[[ INFORMATION, beginning ]]
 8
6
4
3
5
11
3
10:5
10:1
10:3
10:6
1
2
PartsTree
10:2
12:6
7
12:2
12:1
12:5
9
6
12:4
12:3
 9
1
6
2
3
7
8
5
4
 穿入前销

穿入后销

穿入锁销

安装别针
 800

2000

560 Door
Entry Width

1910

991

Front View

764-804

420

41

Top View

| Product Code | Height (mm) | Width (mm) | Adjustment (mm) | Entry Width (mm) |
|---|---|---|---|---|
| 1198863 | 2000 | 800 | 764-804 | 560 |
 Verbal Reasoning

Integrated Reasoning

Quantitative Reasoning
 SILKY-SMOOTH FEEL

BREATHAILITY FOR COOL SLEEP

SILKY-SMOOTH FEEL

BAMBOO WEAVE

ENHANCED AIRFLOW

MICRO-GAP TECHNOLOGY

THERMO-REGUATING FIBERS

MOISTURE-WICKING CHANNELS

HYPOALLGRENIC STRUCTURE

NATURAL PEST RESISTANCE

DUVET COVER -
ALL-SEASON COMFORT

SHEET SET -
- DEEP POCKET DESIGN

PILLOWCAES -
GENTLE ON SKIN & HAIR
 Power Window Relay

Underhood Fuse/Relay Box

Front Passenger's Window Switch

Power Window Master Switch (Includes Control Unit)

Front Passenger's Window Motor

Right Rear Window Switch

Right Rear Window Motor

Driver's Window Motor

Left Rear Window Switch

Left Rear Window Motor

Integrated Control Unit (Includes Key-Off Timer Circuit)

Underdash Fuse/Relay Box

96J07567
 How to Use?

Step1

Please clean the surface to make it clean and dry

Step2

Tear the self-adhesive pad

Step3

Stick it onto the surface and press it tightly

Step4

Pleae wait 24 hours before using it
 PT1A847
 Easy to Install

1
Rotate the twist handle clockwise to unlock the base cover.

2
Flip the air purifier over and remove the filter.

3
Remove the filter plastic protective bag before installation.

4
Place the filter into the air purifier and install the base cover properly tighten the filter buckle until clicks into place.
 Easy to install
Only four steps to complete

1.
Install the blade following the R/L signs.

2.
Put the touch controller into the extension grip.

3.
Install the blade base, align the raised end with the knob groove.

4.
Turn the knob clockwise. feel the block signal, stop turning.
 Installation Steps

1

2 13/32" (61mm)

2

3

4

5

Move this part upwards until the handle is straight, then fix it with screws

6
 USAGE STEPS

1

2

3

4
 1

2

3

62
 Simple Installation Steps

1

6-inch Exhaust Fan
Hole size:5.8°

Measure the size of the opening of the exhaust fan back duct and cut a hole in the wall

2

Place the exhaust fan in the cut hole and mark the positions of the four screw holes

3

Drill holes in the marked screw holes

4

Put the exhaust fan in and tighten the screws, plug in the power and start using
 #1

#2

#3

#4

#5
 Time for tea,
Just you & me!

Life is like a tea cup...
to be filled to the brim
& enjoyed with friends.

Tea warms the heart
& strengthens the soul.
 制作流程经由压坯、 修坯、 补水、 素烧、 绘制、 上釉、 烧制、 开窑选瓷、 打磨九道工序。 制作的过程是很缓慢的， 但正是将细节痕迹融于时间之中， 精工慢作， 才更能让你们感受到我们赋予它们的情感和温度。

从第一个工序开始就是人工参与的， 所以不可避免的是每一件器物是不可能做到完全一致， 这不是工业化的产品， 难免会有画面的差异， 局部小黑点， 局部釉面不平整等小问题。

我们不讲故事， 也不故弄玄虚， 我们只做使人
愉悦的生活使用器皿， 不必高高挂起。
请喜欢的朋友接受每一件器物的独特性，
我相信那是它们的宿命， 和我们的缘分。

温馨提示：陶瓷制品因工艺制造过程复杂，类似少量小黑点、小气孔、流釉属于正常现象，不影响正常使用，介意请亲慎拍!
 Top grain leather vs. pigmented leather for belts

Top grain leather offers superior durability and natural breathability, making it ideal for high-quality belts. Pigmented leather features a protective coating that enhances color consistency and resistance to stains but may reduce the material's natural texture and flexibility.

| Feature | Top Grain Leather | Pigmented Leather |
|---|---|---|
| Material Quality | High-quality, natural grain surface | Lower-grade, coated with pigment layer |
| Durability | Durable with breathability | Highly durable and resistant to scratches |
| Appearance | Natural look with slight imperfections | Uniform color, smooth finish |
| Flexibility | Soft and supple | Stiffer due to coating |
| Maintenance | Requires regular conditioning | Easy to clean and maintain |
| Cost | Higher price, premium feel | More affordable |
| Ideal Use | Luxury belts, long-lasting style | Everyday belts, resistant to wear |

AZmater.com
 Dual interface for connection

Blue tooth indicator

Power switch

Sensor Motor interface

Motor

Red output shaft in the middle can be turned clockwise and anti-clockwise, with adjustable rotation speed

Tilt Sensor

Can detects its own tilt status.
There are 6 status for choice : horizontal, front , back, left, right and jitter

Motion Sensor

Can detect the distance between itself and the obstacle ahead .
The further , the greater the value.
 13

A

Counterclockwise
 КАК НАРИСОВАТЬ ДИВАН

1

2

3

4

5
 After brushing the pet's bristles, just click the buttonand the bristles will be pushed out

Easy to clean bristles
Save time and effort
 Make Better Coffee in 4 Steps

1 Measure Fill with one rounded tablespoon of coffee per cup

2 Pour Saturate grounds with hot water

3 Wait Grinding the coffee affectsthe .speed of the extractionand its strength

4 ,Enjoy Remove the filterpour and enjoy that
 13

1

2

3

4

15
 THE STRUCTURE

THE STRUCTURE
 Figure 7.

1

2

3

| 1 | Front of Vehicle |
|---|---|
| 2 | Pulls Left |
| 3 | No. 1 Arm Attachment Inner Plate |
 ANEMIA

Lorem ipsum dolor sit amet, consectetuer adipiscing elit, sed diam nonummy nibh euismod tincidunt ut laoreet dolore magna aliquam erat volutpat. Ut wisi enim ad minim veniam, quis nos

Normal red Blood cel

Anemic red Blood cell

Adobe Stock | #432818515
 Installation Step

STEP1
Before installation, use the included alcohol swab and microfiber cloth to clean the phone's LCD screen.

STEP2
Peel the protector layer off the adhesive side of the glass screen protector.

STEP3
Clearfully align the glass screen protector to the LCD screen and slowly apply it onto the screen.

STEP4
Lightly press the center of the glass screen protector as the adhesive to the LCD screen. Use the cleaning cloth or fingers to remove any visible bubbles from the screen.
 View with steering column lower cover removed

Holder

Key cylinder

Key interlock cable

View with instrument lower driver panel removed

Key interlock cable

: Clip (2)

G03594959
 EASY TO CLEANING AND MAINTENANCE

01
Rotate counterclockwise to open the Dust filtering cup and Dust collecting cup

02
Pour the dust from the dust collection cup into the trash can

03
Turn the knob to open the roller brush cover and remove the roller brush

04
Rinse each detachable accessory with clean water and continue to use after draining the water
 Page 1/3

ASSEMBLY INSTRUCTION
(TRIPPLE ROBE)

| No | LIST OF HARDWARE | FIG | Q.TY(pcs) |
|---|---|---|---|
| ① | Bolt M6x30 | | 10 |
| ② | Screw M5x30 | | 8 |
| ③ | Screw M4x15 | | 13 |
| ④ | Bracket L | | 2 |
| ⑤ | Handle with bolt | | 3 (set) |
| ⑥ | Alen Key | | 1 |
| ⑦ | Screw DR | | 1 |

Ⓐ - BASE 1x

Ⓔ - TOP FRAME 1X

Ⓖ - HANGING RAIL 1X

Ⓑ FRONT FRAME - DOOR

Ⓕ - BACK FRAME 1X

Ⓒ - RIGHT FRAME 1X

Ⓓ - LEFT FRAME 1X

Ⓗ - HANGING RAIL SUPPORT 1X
[[ INFORMATION, end ]]
Check each line of the records above for the word "coating", then give the number of lines that have it, with no other words.

2